If two or more query data elements are entered and if at least one query data element shows a link to a source data element for which no other query data element shows a link, it is also possible to output a corresponding report of the single link at the time at which this source data element is output.
The query data element is not linked directly with the source data element—rather, this is done with the reference data element which corresponds to the query data element. The link of this reference data element to the source data element is, however, equated to a direct link of the query data element with the source data element.
Furthermore, a respective link is preferably generated with each element from the quantity of the permutations of the query data elements which are linked with the source data element for each source data element.
In other words a source data element can be linked with N reference data elements R₁to R_N. In this case a link between the source data element and each reference data element R₁to R_Nis preferably created. Furthermore it is preferable to provide a shared link for all multiples of two of the reference data elements R₁to R_N, that is for the pairs of the reference data elements (R1, R2), (R1, R3), (R1, R4) . . . (R_N-1, R_N) as well as for all multiples of three, multiples of four, . . . , (N−1) multiples and N multiples.
Preferably, one or more source data element(s) and/or associative link(s) can be visually displayed. Herein the source data elements and if applicable, the links between the source data elements can be shown. In other words the searchable data structure and/or the searchable network can be displayed. In particular, it is possible for the associative links and the values of the weights to be shown.
At least one source data element is preferably predetermined and a positive or negative potential is assigned to this at least one predetermined source data element. With particular preference, a greater number, in particular all source data elements and/or associative link(s), can be visually displayed, the source data elements can be (visually if applicable) dialed or selected by a user, either individually and/or in groups, and it is possible to assign the respective positive or negative potentials to the selected source data elements or to assign activities to them.
If there are additional elements between the two elements which are linked by means of an associative link, for instance further source data elements, these elements can be provided with a negative potential, that is a negative activation, and may lead to a weakening of this associative link, that is, to a lower weight of the weighted link.
Preferably the predetermination of the at least one source data element and the assignment of the positive or negative potential can be manually performed by a user. For instance one or more source data element(s) and/or associative links can be selected by the user and corresponding potentials can be assigned. In particular one or more source data element(s) and/or associative links can be selected by the user by means of the visual display, for instance, by selecting source data element(s) and/or associative link(s) on a computer screen. In particular, the user is therefore able to interactively determine the source data quantity which is to be used, that is, the relevant source data elements, or restrict or specify this source data element quantity.
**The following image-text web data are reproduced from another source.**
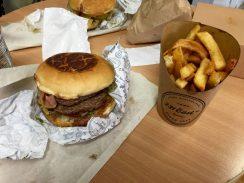 Deliveroo Strasbourg livraison repas coursier velo restaurant burger 231 east street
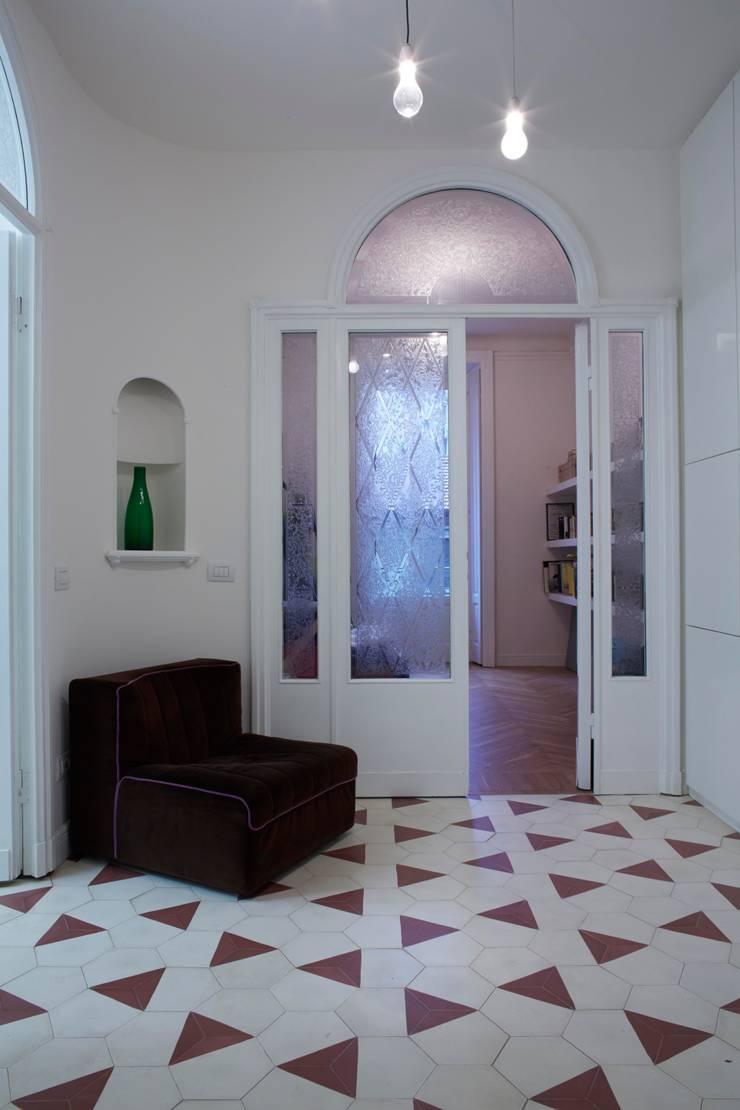 ingresso: Case in stile  di Studio Peveri,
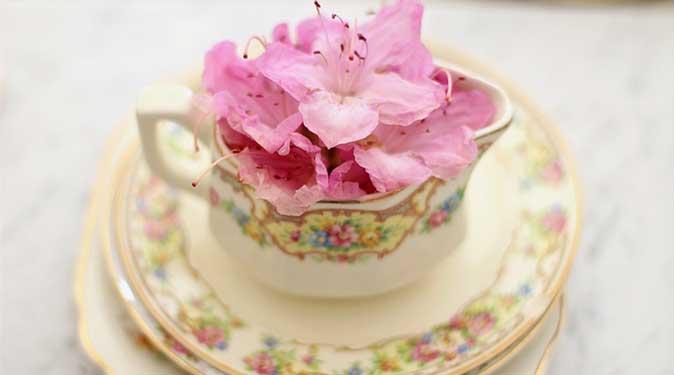 Pink Petal Tea Cake Candle Review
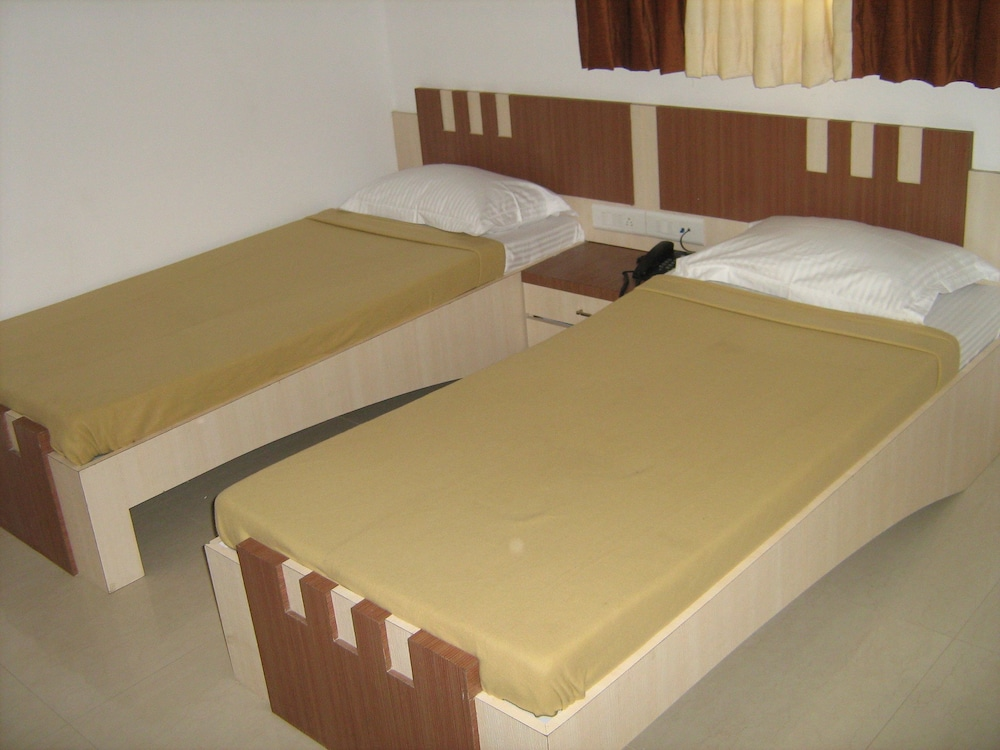 SPL Four Bed Non-AC Room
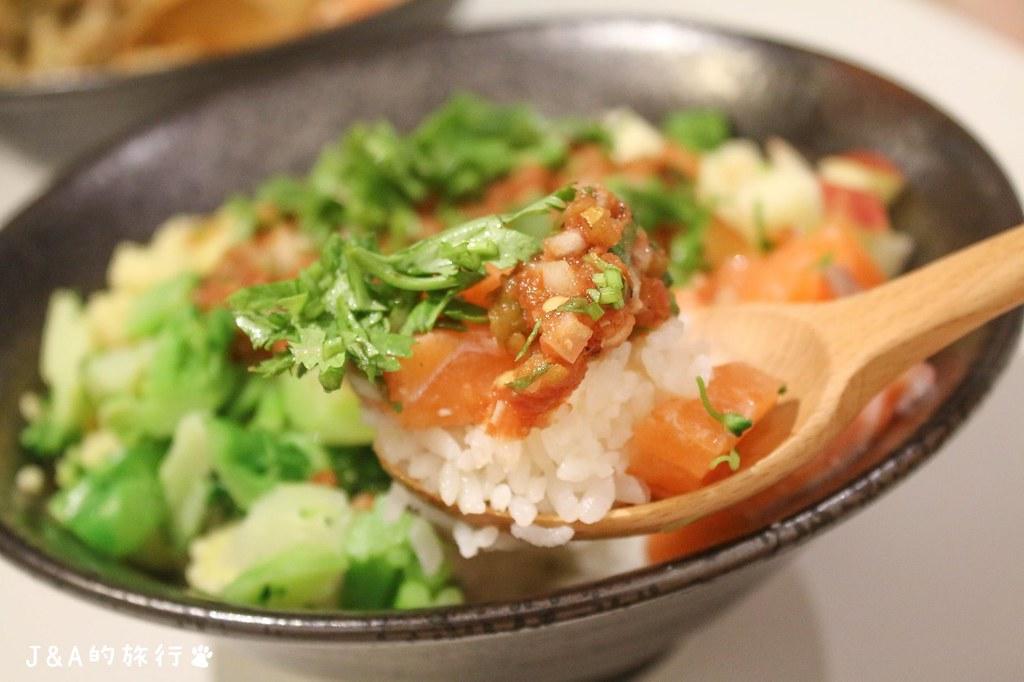 超人氣JJ's Poke & Cafe 自由搭配夏威夷生魚沙拉飯清爽又好吃 @J&A的旅行
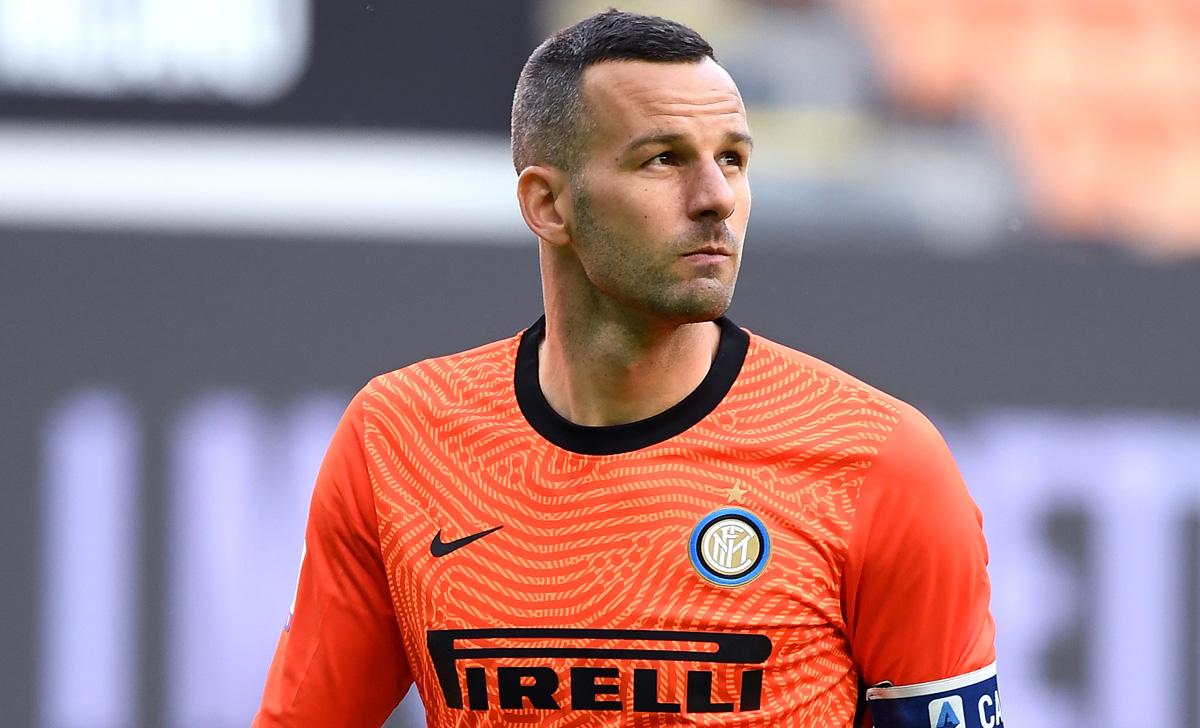 Inter, quale futuro per Handanovic? La dirigenza si interroga ...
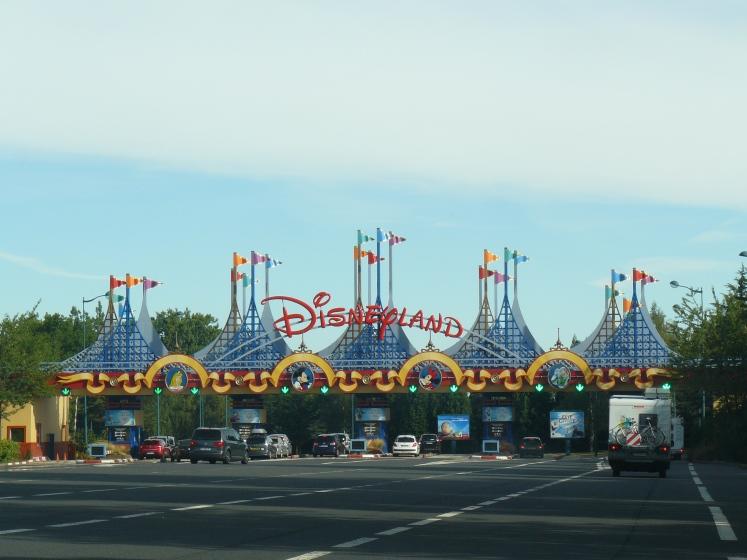 220. Disneyland París.JPG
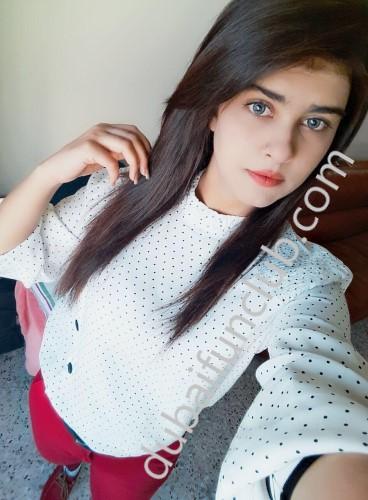 Dubai escort Esha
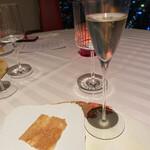 159715785 - アペリティーボのシャンパンと、ストゥッツィーノのペーゴラです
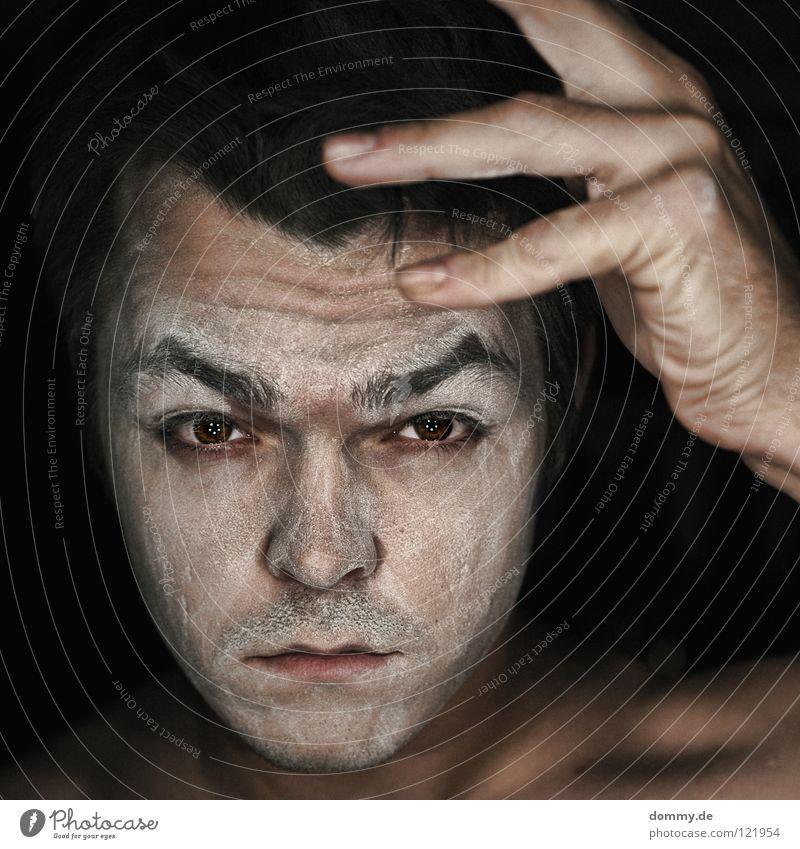 dusty Mann Kerl Augenbraue Wimpern Lippen Staub staubig weiß Finger Hand schwarz dunkel Porträt Bart Stoppel dommy thomas Gesicht face skin Haut Nase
With particular preference, the predetermination of the at least one source data element and the assignment of the positive or negative potential by the user can be performed before entering the at least one query data element. It is therefore possible for the user to precisely specify the source data elements in a simple manner before the first query. After the first query, the user may determine further source data elements and/or associative links, and so forth.
It is preferably possible to assign a potential to each reference data element or each source data element. The potential may be positive or negative. If, for instance, a positive potential is assigned to a source data element, all further source data elements which are linked with the source data element can be utilized for output. If a positive potential is assigned analogously to a reference data element, all source data elements which are linked with the reference data element and all other source data elements which are linked with these source data elements can be utilized for output. If a negative potential is assigned to a source data element, all other source data elements which are directly linked with the source data element cannot be utilized for output. All further source data elements which are linked to the additional source data elements can, however, are used for output. In other words negative potentials can be used to exclude individual source data elements in the search. If, for instance, in a search or determination of the links, the quantity of the source data elements is taken along a route via the links between the source data elements, this route is blocked at a source data element with a negative potential. Direct links of these excluded source data elements with other source data elements which do not show a negative potential can be excluded, that is these source data elements (without negative potential) cannot be accessed via the source data elements with negative potential. A link of the source data elements without negative potential to other source data elements, for instance also without negative potential, does, however, continue to remain possible. Consequently these source data elements without negative potential can, if applicable, be reached by other routes.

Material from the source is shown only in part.